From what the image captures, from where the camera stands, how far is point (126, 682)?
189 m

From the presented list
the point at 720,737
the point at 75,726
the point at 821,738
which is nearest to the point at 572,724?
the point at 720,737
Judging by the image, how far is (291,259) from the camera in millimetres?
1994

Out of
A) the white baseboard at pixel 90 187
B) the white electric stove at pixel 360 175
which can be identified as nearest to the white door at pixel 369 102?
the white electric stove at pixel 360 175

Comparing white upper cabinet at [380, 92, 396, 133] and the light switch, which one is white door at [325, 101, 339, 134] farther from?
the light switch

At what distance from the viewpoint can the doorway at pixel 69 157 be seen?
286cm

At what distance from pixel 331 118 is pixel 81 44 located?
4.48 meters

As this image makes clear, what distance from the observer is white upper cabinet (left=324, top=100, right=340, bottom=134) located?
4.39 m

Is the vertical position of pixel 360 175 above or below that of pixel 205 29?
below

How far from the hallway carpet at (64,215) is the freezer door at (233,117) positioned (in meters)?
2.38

====

§ **Given problem**: Write out every one of the items above word for word, leaving nothing out.

§ **Correct result**:
From what the image captures, from where the camera stands, how far is point (126, 682)?
189 m

From the presented list
the point at 720,737
the point at 75,726
the point at 821,738
which is nearest to the point at 572,724?
the point at 720,737
Judging by the image, how far is (291,259) from the camera in millimetres?
1994

Out of
A) the white baseboard at pixel 90 187
B) the white electric stove at pixel 360 175
which can be identified as nearest to the white door at pixel 369 102?
the white electric stove at pixel 360 175

Comparing white upper cabinet at [380, 92, 396, 133] and the light switch, which one is white door at [325, 101, 339, 134] farther from?
the light switch

At what distance from the viewpoint can the doorway at pixel 69 157 be seen?
286cm

At what distance from pixel 331 118 is pixel 81 44 located?
4.48 meters

As this image makes clear, what distance from the observer is white upper cabinet (left=324, top=100, right=340, bottom=134) located?
4.39 m

Is the vertical position of pixel 360 175 above or below that of pixel 205 29?
below

How far from the hallway carpet at (64,215) is the freezer door at (233,117) positioned (in meters)?
2.38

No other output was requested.